Les gangs, pardon, les groupes armés à qui nous devons l’exil temporaire forcé d’Ariel Henry, participent du maintien de ce système. Les négociations de la CARICOM à la Jamaïque ne semblent pas particulièrement les concerner, et les médias internationaux en ont pris note. Ils veulent savoir ce que ces messieurs pensent du (futur) Conseil présidentiel. Ils attendent Jimmy Cherizier, alias Barbecue, devenu ce week-end, à tout le moins sur X, le grand leader cannibale de la révolution. Des rumeurs dans les salles de presse internationales laissent entendre qu’il a le soutien de la population haïtienne. Il ne l’a pas. C’est un criminel qui a fédéré des criminels qui, depuis cinq ans, tuent, violent, pillent, extorquent, et maintiennent généralement dans la terreur la plus brutale un peuple exsangue, à la tête coupée, qui n’espère plus porter de chapeau. Mais le récit est prégnant. Un leader cannibale nommé Barbecue à la tête du pays le plus pauvre et le plus noir de l’Amérique, c’est stérétotypique, c’est sexy, c’est vendeur.

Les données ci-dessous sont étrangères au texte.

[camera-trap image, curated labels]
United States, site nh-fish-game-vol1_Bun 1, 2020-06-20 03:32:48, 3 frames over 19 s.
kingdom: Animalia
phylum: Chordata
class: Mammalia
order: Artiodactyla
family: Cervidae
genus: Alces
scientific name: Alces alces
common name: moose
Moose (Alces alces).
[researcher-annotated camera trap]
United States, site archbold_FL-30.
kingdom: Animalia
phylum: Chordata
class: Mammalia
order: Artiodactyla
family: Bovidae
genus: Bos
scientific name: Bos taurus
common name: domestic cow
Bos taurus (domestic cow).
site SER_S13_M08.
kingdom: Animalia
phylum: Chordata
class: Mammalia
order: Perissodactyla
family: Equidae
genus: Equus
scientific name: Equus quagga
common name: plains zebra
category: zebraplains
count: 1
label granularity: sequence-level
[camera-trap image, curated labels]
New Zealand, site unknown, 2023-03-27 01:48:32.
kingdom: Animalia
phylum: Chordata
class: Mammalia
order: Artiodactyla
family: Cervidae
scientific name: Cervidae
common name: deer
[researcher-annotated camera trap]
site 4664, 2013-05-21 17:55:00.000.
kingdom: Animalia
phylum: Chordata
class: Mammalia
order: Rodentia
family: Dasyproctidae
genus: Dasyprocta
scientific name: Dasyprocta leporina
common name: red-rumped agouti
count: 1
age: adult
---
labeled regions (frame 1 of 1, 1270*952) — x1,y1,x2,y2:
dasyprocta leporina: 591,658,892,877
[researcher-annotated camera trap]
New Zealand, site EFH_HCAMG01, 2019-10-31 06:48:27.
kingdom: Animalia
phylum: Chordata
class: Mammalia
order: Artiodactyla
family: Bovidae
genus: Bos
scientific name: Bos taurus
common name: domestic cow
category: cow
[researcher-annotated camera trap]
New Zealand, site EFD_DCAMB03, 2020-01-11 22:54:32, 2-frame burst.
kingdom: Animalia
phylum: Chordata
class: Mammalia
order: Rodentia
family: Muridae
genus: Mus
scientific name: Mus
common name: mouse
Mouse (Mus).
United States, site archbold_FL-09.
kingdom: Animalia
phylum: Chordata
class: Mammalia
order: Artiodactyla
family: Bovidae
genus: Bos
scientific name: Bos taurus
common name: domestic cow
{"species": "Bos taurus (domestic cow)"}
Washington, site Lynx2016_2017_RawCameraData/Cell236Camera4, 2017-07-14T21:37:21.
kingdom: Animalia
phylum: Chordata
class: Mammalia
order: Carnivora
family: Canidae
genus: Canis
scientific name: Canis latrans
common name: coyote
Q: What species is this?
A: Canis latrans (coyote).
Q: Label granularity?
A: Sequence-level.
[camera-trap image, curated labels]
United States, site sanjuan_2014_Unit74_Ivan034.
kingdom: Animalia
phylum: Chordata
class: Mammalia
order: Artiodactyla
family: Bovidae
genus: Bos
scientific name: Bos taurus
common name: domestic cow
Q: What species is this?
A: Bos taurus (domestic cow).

Maintenant qu’Ariel Henry a démissionné, il va gérer les affaires courantes en attendant la création d’un conseil présidentiel composé de sept membres et de deux observateurs qui devra ensuite former un gouvernement. Certes, il est une certaine ironie à voir Ariel Henry, qui insistait à son arrivée au pouvoir que le pouvoir n’était pas collégial, démissionné pour faire place à un pouvoir collégial. Cependant, même en étant bloqué à l’extérieur, Ariel Henry et son gouvernement restent ceux qui dirigent les affaires du pays. Du reste, techniquement, depuis la fin du mandat de Jovenel Moïse dont il était réputé être le premier ministre posthume, Ariel Henry liquidait les affaires courantes. Et les affaires courantes, voyez-vous, peuvent courir très longtemps.